Not surprisingly as late as the middle of 2002, President Obasanjo was still insistent on linking the possession of an ID card to the vote. Precisely on July 16, 2002 he told a joint meeting of the INEC, the Department of National Civil Registration (DNCR) in charge of the ID card project and the National Population Commission that the possession of the ID card was a condition for voting.
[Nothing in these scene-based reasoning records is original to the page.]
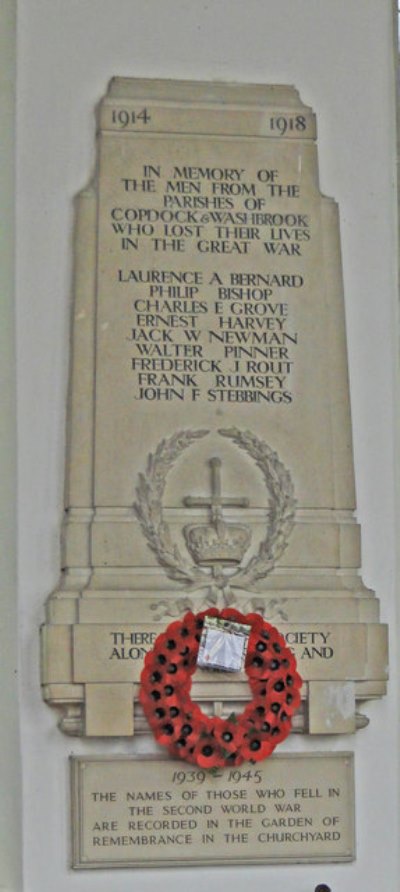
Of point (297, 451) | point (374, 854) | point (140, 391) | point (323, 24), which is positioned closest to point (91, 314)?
point (140, 391)

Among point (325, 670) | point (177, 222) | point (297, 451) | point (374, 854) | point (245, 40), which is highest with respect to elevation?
point (245, 40)

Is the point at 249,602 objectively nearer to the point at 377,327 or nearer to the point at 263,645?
the point at 263,645

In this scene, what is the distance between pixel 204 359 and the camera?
9.39 meters

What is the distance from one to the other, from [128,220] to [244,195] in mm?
508

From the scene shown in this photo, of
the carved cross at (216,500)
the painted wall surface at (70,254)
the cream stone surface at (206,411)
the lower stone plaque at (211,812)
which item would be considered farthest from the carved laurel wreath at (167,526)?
the lower stone plaque at (211,812)

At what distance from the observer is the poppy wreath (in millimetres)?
9031

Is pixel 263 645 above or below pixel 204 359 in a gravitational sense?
below

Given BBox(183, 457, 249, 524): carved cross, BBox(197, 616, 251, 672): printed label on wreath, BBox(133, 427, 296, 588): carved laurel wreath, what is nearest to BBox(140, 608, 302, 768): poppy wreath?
BBox(197, 616, 251, 672): printed label on wreath

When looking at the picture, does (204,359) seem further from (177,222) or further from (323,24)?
(323,24)

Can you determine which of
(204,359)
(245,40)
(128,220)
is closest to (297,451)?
(204,359)

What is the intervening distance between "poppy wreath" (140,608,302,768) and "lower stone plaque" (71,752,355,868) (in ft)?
0.40

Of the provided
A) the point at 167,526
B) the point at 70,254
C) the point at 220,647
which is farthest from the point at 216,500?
the point at 70,254

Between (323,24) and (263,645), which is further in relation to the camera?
(323,24)

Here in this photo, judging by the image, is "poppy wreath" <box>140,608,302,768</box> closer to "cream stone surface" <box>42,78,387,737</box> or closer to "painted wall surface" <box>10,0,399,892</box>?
"cream stone surface" <box>42,78,387,737</box>
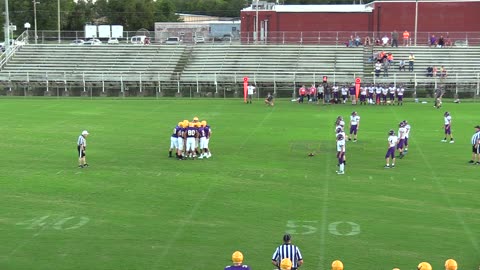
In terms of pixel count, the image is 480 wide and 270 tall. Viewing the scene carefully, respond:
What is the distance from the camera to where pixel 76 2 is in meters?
102

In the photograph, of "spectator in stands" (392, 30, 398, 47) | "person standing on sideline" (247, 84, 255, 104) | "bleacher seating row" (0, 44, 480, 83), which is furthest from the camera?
"spectator in stands" (392, 30, 398, 47)

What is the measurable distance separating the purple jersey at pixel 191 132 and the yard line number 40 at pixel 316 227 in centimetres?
902

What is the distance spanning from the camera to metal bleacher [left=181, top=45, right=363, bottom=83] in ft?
176

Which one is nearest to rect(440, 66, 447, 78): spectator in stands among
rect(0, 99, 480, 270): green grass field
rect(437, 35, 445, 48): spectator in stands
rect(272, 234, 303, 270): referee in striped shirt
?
rect(437, 35, 445, 48): spectator in stands

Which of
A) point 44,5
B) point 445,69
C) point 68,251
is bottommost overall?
point 68,251

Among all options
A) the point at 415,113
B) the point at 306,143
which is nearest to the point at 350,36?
the point at 415,113

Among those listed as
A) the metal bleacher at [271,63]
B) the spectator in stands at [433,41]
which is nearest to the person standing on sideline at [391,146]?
the metal bleacher at [271,63]

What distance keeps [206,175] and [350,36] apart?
1535 inches

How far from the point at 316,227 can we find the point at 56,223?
6.04 meters

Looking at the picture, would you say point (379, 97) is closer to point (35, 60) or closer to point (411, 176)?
point (411, 176)

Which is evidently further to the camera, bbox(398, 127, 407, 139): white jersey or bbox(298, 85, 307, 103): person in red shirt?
bbox(298, 85, 307, 103): person in red shirt

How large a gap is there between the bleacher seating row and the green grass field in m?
19.5

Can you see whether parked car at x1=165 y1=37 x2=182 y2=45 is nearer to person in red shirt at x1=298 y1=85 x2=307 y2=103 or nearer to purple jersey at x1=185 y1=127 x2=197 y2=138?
person in red shirt at x1=298 y1=85 x2=307 y2=103

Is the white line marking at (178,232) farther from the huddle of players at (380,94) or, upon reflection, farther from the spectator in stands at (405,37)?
the spectator in stands at (405,37)
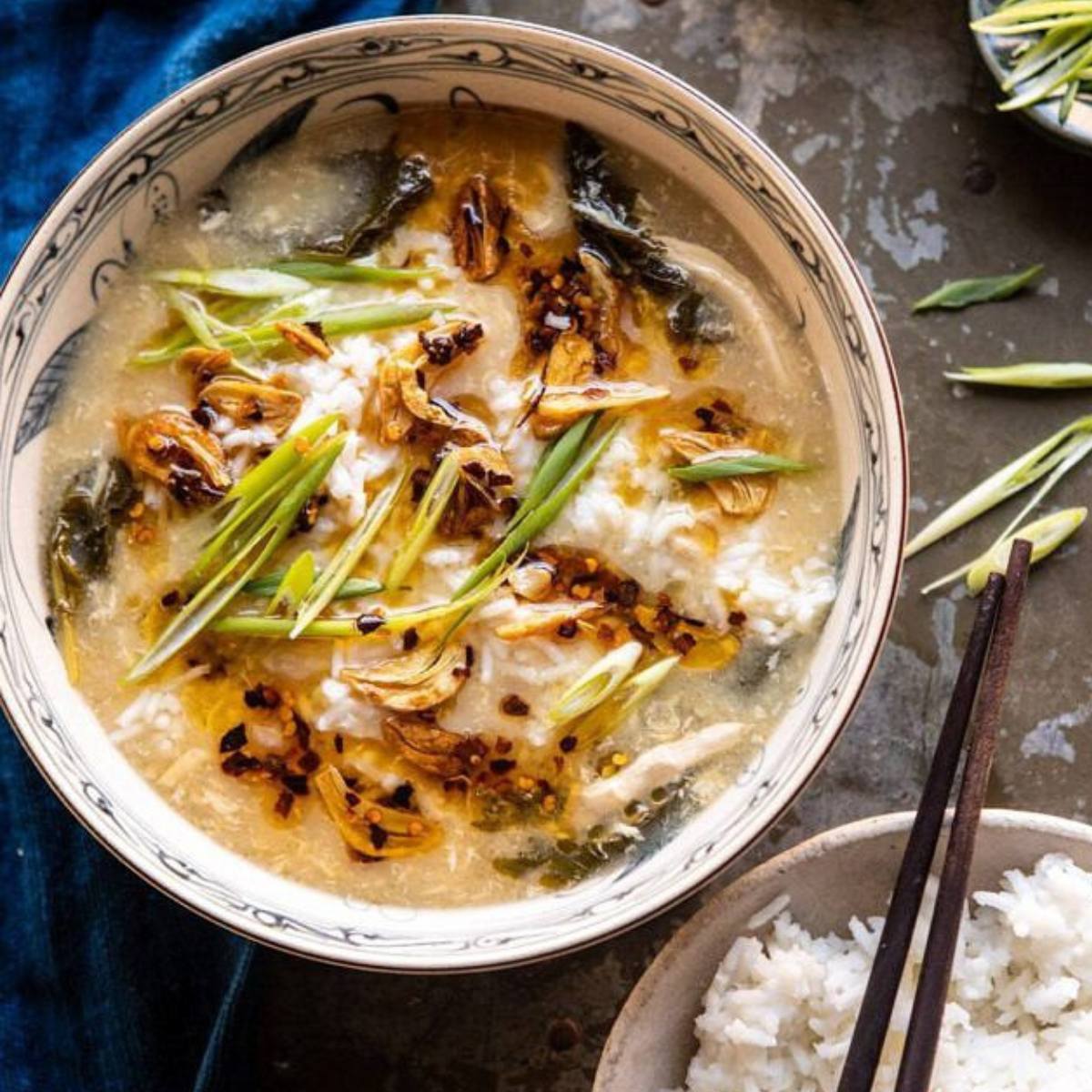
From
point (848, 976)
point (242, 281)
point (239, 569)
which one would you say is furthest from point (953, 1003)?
point (242, 281)

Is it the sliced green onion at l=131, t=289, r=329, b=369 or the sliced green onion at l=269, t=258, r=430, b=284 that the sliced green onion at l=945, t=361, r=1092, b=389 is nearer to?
the sliced green onion at l=269, t=258, r=430, b=284

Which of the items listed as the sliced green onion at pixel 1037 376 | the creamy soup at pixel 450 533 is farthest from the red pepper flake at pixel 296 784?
the sliced green onion at pixel 1037 376

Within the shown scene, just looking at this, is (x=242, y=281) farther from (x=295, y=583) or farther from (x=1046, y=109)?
(x=1046, y=109)

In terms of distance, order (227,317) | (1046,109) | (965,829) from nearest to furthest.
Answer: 1. (965,829)
2. (227,317)
3. (1046,109)

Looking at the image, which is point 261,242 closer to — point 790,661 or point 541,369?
point 541,369

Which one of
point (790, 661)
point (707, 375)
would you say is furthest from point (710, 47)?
point (790, 661)

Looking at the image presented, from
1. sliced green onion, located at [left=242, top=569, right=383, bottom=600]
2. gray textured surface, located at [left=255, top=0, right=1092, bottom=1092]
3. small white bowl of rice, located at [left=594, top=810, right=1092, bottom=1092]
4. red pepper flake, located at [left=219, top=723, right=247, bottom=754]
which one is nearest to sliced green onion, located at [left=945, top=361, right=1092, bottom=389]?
gray textured surface, located at [left=255, top=0, right=1092, bottom=1092]

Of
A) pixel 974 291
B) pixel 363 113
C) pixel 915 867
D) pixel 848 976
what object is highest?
pixel 363 113
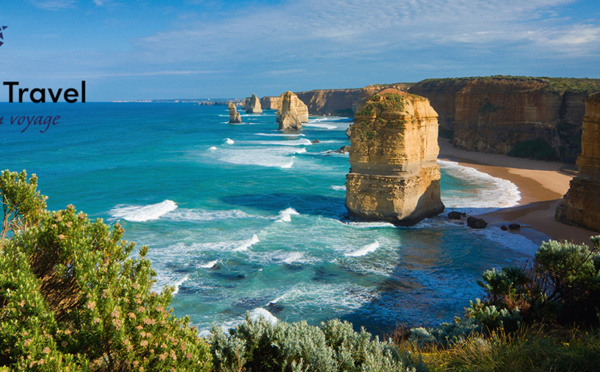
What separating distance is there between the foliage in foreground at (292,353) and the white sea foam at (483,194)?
20881mm

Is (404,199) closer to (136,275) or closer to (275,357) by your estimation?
(275,357)

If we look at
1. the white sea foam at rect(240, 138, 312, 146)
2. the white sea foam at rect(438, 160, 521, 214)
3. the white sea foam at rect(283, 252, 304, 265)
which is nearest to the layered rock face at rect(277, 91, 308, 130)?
the white sea foam at rect(240, 138, 312, 146)

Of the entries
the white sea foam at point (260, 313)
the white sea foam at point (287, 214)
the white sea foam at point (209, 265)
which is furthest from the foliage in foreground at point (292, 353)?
the white sea foam at point (287, 214)

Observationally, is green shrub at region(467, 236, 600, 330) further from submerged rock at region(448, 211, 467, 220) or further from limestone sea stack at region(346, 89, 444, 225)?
submerged rock at region(448, 211, 467, 220)

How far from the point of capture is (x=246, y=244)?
20219mm

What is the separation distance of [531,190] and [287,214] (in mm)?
18982

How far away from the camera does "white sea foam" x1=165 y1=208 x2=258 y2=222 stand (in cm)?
2481

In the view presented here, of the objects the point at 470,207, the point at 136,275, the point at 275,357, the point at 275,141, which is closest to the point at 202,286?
the point at 275,357

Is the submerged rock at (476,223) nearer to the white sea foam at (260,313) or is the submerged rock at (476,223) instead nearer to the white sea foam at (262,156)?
the white sea foam at (260,313)

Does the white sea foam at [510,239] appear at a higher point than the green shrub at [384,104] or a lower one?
lower

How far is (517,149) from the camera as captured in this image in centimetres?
4791

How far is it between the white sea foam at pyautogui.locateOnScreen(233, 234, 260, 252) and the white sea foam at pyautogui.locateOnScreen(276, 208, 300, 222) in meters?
3.32

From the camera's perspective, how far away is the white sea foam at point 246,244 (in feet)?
64.6

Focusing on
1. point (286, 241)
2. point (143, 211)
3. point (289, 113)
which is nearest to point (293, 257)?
point (286, 241)
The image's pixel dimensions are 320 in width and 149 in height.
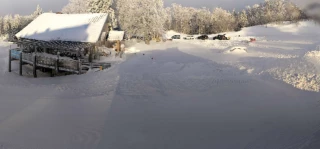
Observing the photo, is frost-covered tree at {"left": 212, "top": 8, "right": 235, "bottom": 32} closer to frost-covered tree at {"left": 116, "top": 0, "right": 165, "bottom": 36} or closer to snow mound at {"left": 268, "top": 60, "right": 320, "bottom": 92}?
frost-covered tree at {"left": 116, "top": 0, "right": 165, "bottom": 36}

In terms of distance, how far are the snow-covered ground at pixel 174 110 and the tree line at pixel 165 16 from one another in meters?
3.58

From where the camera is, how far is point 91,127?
10.9 metres

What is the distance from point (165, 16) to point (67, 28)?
21.8 meters

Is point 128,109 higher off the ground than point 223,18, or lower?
lower

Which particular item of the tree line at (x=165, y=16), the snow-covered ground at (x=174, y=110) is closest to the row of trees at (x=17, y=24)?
the tree line at (x=165, y=16)

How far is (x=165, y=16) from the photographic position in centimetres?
5206

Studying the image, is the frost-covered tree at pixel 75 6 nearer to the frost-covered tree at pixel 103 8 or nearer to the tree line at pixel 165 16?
the tree line at pixel 165 16

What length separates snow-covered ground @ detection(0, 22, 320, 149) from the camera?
371 inches

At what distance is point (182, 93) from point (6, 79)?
16.6 m

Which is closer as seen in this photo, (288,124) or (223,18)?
(288,124)

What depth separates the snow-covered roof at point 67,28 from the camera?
32.0 meters

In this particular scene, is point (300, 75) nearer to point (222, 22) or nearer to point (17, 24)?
point (222, 22)

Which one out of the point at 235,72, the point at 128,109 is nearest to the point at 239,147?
the point at 128,109

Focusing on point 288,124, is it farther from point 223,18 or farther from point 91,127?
point 223,18
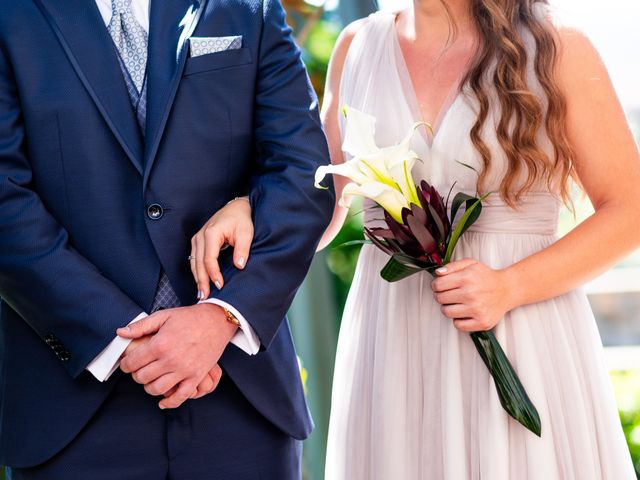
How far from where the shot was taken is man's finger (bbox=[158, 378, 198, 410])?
175 centimetres

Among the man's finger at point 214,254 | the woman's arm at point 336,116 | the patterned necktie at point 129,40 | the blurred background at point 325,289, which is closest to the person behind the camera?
the man's finger at point 214,254

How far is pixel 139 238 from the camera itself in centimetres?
190

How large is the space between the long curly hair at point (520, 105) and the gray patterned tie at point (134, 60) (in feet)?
2.54

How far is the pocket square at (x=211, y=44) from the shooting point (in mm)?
1927

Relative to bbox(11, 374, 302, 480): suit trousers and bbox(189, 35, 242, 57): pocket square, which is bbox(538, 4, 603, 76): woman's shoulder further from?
bbox(11, 374, 302, 480): suit trousers

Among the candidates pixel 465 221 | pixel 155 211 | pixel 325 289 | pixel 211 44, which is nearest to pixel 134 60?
pixel 211 44

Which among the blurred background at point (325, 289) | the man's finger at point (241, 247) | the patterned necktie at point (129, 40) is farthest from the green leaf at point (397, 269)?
the blurred background at point (325, 289)

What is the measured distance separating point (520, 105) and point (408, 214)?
40cm

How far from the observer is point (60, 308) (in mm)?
1781

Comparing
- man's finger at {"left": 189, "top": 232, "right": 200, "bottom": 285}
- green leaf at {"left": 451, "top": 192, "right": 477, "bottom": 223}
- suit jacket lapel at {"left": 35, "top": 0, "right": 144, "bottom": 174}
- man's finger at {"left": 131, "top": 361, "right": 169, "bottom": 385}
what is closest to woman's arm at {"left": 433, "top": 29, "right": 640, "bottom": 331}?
green leaf at {"left": 451, "top": 192, "right": 477, "bottom": 223}

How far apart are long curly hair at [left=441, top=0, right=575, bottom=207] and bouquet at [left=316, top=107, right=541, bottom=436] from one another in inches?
6.3

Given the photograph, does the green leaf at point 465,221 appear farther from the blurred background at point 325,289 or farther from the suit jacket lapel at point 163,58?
the blurred background at point 325,289

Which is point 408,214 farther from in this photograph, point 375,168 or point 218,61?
point 218,61

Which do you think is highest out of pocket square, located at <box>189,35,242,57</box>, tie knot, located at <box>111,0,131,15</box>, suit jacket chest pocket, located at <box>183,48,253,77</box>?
tie knot, located at <box>111,0,131,15</box>
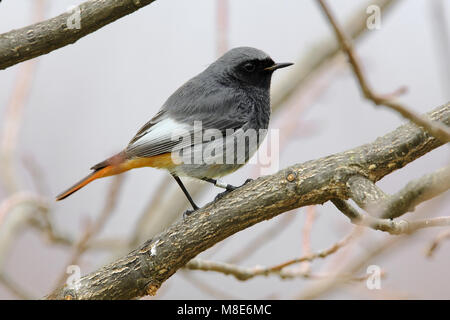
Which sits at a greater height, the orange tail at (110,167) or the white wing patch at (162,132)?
the white wing patch at (162,132)

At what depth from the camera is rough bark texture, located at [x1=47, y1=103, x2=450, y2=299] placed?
8.77ft

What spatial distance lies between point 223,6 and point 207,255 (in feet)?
6.42

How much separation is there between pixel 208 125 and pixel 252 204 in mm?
1129

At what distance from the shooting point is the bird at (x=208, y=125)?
3.62 m

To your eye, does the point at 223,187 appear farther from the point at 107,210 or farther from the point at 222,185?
the point at 107,210

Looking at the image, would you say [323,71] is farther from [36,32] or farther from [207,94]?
[36,32]

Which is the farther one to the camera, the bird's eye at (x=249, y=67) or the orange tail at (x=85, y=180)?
the bird's eye at (x=249, y=67)

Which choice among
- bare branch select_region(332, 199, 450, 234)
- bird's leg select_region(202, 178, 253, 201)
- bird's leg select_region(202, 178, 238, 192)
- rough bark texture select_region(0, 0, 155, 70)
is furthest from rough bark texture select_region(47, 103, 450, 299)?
rough bark texture select_region(0, 0, 155, 70)

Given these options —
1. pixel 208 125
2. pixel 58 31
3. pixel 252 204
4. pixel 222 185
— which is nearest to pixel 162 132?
pixel 208 125

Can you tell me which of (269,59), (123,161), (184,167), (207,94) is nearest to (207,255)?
(184,167)

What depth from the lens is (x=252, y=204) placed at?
282 centimetres

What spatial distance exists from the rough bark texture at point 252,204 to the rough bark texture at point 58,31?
110 cm

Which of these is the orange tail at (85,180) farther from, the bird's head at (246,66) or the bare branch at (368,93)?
the bare branch at (368,93)

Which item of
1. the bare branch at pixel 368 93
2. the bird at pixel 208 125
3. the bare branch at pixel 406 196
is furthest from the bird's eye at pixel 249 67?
the bare branch at pixel 368 93
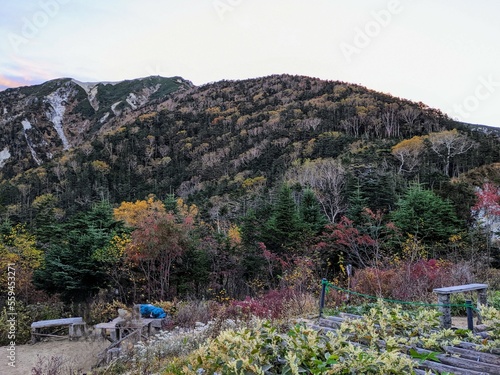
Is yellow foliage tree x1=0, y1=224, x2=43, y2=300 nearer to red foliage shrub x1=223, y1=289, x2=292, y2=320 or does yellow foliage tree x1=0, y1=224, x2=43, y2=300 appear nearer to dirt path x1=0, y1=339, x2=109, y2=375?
dirt path x1=0, y1=339, x2=109, y2=375

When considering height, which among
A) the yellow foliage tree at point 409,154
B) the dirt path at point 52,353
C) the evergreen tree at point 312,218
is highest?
the yellow foliage tree at point 409,154

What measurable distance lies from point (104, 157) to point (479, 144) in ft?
217

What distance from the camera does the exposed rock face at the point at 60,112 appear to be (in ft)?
354

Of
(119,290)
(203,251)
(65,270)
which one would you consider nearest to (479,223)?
(203,251)

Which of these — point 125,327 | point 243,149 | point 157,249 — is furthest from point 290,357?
point 243,149

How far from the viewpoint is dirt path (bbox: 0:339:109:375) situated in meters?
7.90

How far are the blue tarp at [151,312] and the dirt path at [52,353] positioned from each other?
1.22 m

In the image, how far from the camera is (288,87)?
315 ft

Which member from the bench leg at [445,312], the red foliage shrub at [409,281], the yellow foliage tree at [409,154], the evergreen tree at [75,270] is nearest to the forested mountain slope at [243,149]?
the yellow foliage tree at [409,154]

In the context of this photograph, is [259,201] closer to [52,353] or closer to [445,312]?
[52,353]

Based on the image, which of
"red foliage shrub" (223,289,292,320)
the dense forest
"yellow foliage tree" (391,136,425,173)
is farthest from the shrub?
"yellow foliage tree" (391,136,425,173)

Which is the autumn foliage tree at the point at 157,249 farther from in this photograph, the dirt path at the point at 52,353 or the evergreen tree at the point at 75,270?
the dirt path at the point at 52,353

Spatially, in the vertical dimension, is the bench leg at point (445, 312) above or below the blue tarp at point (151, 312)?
above

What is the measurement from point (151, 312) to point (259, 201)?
2138cm
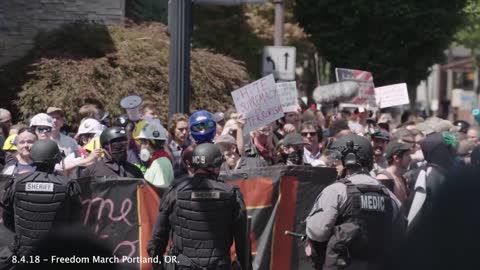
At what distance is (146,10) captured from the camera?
22141 mm

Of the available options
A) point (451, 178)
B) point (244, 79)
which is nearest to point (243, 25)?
point (244, 79)

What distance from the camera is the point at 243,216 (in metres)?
7.17

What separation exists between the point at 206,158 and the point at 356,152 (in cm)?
103

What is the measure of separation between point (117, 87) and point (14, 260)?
7.98 metres

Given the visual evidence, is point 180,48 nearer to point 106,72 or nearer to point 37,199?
point 37,199

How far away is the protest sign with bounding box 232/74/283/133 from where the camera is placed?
10.6 m

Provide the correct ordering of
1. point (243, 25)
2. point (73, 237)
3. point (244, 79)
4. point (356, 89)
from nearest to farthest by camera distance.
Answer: point (73, 237)
point (356, 89)
point (244, 79)
point (243, 25)

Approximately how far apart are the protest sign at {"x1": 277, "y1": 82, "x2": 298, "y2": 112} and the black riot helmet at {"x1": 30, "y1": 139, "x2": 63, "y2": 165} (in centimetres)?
538

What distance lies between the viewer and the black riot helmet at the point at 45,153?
7434 millimetres

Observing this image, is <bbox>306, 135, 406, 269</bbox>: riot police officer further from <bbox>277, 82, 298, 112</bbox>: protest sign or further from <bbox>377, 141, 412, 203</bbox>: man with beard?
<bbox>277, 82, 298, 112</bbox>: protest sign

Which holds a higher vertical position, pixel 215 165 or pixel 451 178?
pixel 451 178

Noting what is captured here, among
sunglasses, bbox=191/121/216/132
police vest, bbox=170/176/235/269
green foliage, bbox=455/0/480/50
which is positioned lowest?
police vest, bbox=170/176/235/269

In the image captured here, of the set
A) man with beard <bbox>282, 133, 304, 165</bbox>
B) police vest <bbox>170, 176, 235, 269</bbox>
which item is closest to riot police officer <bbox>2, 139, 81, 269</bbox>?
police vest <bbox>170, 176, 235, 269</bbox>

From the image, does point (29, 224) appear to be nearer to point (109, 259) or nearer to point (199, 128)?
point (109, 259)
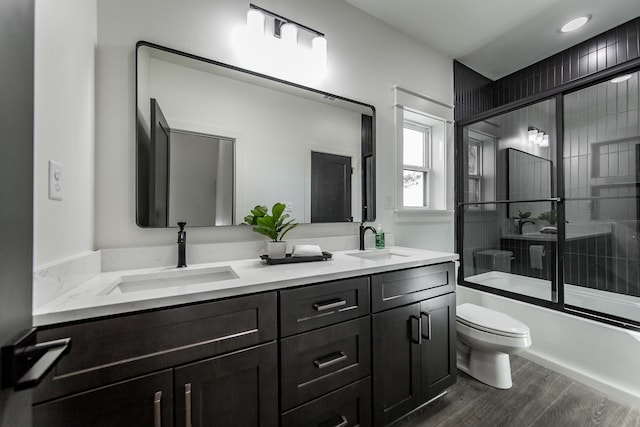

In the end the President dropped his insistence partly because INEC quietly objected to it on the ground that it violated the electoral law and the Constitution. The main reason for dropping the condition, however, was that government came to realize that it could simply not provide very adult with an ID card before the 2003 elections. More than four years after the ID card controversy broke out, most Nigerians, including this writer, are yet to get the ID card.

 

Wise counsel eventually prevailed and the exercise went ahead without tying the ID card to the vote. The results were declared by the Ministry of Internal Affairs in May 2003. As with the census exercises before it, it put the North ahead of the South (see Table I).

 

Source: Ministry of Internal Affairs and INEC

 

Strangely the figures were greeted by a very thunderous silence from critics of the country’s demographic configuration.

           

The inexcusable mixing up of the ID card project with census and with elections was not the only source of the difficulties that have faced the current census. It was, however the main source, not least because it led to the concentration of resources on the ID card project at the expense of adequate preparation for a census. For example in 2002 the president expropriated about 25 billion Naira for the project against the objection of the National Assembly at a time he allocated only 3 million Naira to agriculture, the mainstay of the country’s economy.

           

Again probably because of this mix-up, the census exercise was twice postponed first from 2001 and then from November last year. The mix-up also heightened existing ethnic and sectarian recriminations over the demographic composition of the country.

              

Not surprisingly as we start the exercise this week there are threats of boycott from religious organizations like the Christian Association of Nigeria, CAN, and from socio-political organizations like Ohaneze and Afenifere, that have objected to the removal of questions on religious and ethnic affiliations from the census questionnaire.

           

These recriminations apparently led The Guardian to suggest the postponement of the census in its editorial of February 26. These recriminations apart, the newspaper argued, there is the negative impact of President Obasanjo’s third term agenda on the credibility of the exercise.

           

As we enter the second day of the exercise today, it is obvious that The Guardian’s counsel has fallen on deaf ears, not least because it has apparently come rather late in the day. Perhaps the authorities were right to take a chance and go ahead with the exercise since there is no guarantee that postponing it till after 2007 will make it any more acceptable. If the ID card project which the South insisted upon at a time a Southerner was the president and a fellow Southerner, the late Chief Sunday Afolabi, was Minister of Internal Affairs and another Southerner, the late Mr. Deji Omotade who was in charge of the DNRC, could not, once and for all, settle the main issue of contention in our census – i.e. the numerical superiority of the North over the south – it is difficult to see how postponing the current exercise can make any serious difference.

           

Since going forward with the census is probably no worse than postponing it, especially having spent so much time and money in preparing for it, it is just as well government decided to get on with it. Who knows, some miracle may happen along the way and make it more acceptable than even the last one in 1991. In any case going ahead will invariably provide one more lesson on how to conduct a more acceptable census in future.